--- Data supplied Enclosed Below ---

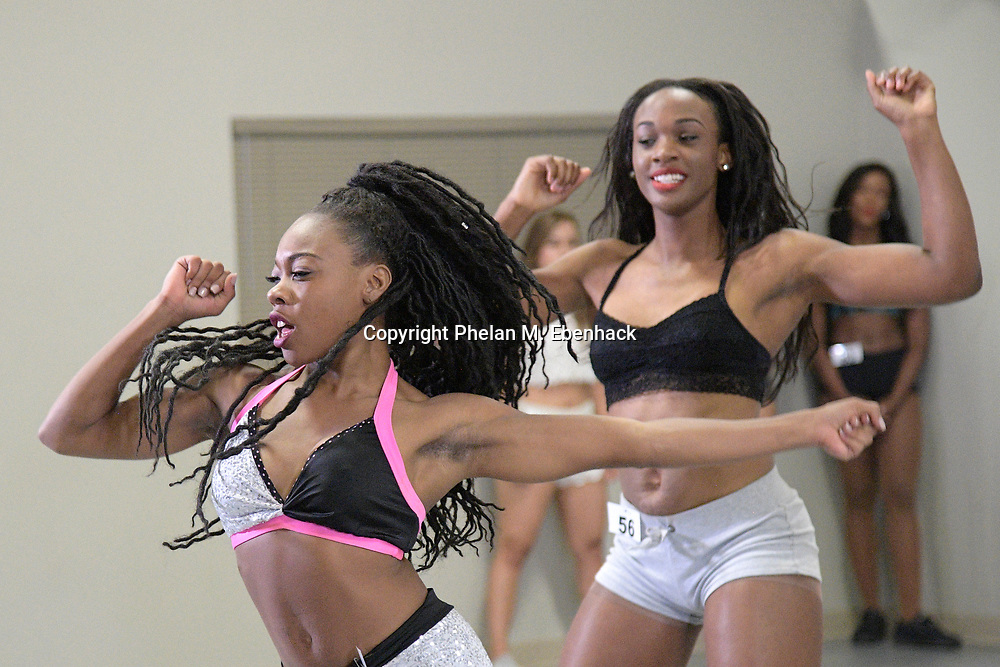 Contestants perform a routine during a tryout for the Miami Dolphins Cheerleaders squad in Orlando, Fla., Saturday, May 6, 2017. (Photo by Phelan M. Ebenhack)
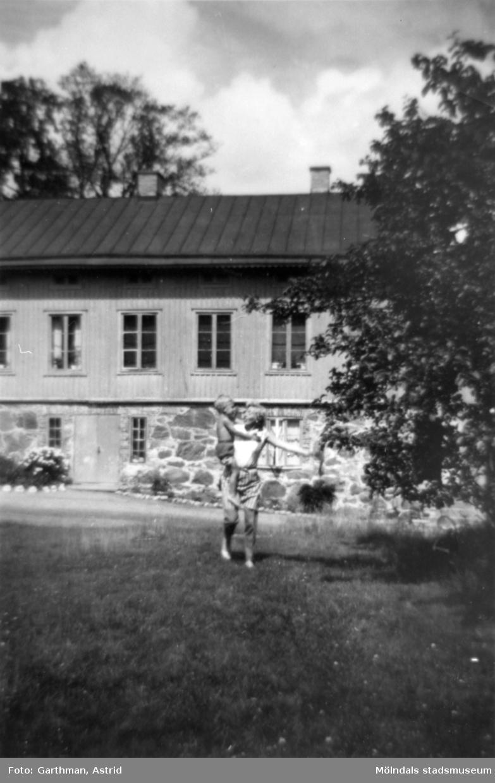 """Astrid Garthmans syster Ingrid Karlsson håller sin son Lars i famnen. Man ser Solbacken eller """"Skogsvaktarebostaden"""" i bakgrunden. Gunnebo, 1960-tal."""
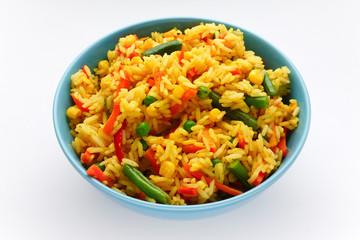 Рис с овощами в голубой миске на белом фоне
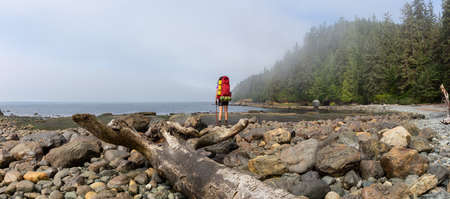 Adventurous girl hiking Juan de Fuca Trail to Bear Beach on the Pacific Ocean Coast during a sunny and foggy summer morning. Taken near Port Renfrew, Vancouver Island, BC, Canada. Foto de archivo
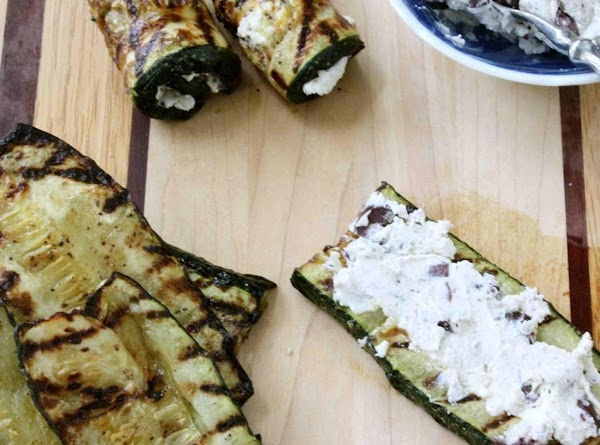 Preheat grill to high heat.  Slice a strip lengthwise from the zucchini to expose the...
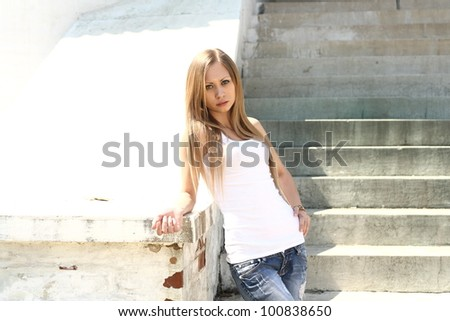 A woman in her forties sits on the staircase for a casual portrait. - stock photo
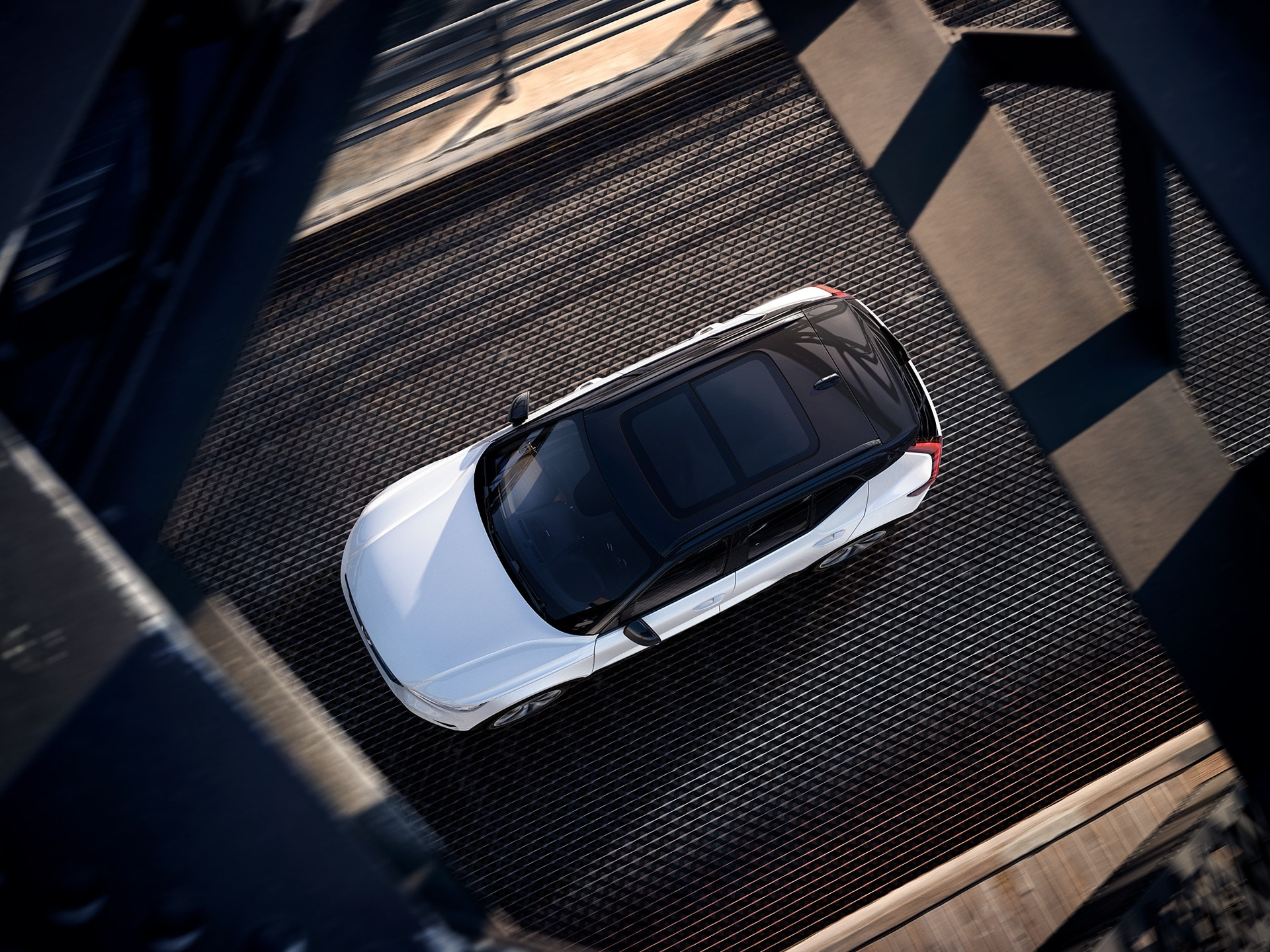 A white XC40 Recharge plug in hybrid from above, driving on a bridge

--- End of Enclosed Data supplied ---
--- Data supplied Enclosed Below ---

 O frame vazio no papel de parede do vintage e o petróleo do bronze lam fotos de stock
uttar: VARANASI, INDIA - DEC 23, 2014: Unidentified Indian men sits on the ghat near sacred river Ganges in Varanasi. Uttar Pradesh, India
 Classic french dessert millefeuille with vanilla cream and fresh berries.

--- End of Enclosed Data supplied ---

* [What to do]:
Copy out exactly the material that runs from the line with "A woman in her" to the line with "A white XC40", ends included, and leave the pictures behind.

* [Result of this exercise]:
 A woman in her forties sits on the staircase for a casual portrait. - stock photo
 A white XC40 Recharge plug in hybrid from above, driving on a bridge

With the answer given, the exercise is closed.